November Nihilism with Keiji Nishitani

I want to use this post to expand on something I said as part of Weeknote 43/2024 about existentialism and “existence preceding essence.” Today, while running, I listened to Episode 216 of Philosophize This! (audio / transcript) which was about the Kyoto School, and in particular the work of Keiji Nishitani. I’d highly recommend giving it a listen if you’re at all interested in philosophy.
Nishitani was influenced by Friedrich Nietzsche, to the extent that it is said that he used to carry around a copy of Thus Spoke Zarathustra. What’s interesting to me about Nishitani is that he sits at the confluence of existentialism, nihilism, and buddhism.
Stephen West, the host of the podcast, does a fantastic job of explaining that the ‘nothingness’ discussed by existentialists, nihilists, and buddhists is usually understood by western minds as something negative. However, the Indian philosophical concept of Śūnyatā, usually translated as ’emptiness’ is probably a better fit.
“Nothingness” is generally forced into a relationship with “being” and made to serve as its negation, leading to its conception as something that “is” nothingness because it “is not” being. This seems to be especially evident in Western thought, even in the “nihility” of nihilism. But insofar as one stops here, nothingness remains a mere concept, a nothingness only in thought. Absolute nothingness, wherein even that “is” is negated, is not possible as a nothingness that is thought but only as a nothingness that is lived. (Nishitani, 1982, p.70)
This emptiness has at its core the doctrine of Pratītyasamutpāda, something I’ve discussed before on this blog as part of my Systems Thinking studies. Usually translated as ‘dependent origination’ it is the idea that everything is one because everything depends upon everything else. A nihlistic approach to the world does not, therefore, have to be destructive; it could be enlightening.
Nihilists are usually portrayed as despondent people who need cheering up. After all, if they believe that life is fundamentally meaningless, where does hope for the future come from? What’s the point of doing anything?
Nishitani would say that Śūnyatā, or emptiness, is a deeper level of our current reality. Without an understand of, and connection to, this we place too much focus on our own actions and importance. We try and categorise the world and understand it through an objective ontology that does not actually exist.

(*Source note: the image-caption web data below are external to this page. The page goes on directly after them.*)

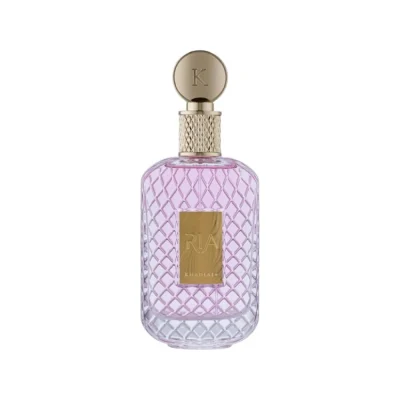 Ria, Khadlaj, 100 ml EDP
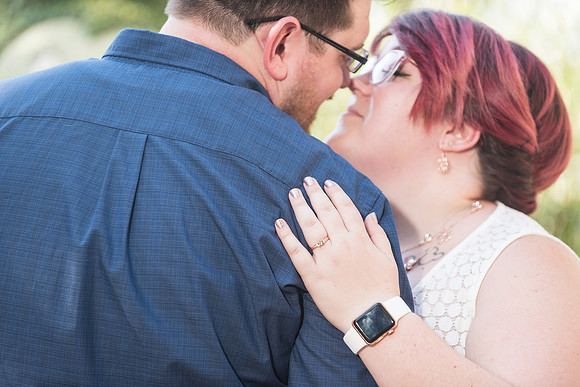 Disneys-Boardwalk-Engagement-Session-Starr-and-Marcus 1015BW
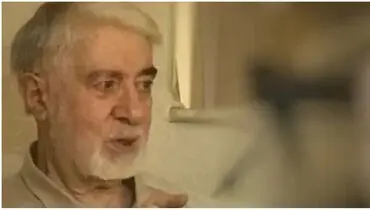 تکذیب خبر درگذشت میرحسین موسوی؛ آخرین وضعیت او اعلام شد

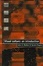 Cover of Visual Culture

All things that are in the world are linked together, one way or the other. Not a single thing comes into being without some relationship to every other thing. Scientific intellect thinks here in terms of natural laws of necessary causality; mythico-poetic imagination perceives an organic, living connection; philosophic reason contemplates an absolute One. But on a more essential level, a system of circuminsession has to be seen here, according to which, on the field of Śūnyatā, all things are in a process of becoming master and servant to one another. In this system, each thing is itself in not being itself, and is not itself in being itself. Its being is illusion in its truth and truth in its illusion. This may sound strange the first time one hears it, but in fact it enables us for the first time to conceive of a force by virtue of which all things are gathered together and brought into relationship with one another, a force which, since ancient times, has gone by the name of “nature” (physis). (Nishitani, 1982, p.149)
Instead of trying to shoehorn the world into our imperfect mental categories, we should understand that existence precedes essence and, as such, we should approach the world in a spirit of Pratītyasamutpāda. In other words, we should recognise that everything is connected, and temporary. West gives a great example of this in terms of the meaning of words in linguistics.
For me, it’s a great time of the year to be listening to something like this. I am never more nihilistic and existentialist than in November, so this podcast episode made perfect sense to me in terms of using a buddhist lens to see things in a new light.
References
- Nishitani, K. (1982). Religion and Nothingness (J. Van Bragt, Trans.). University of California Press.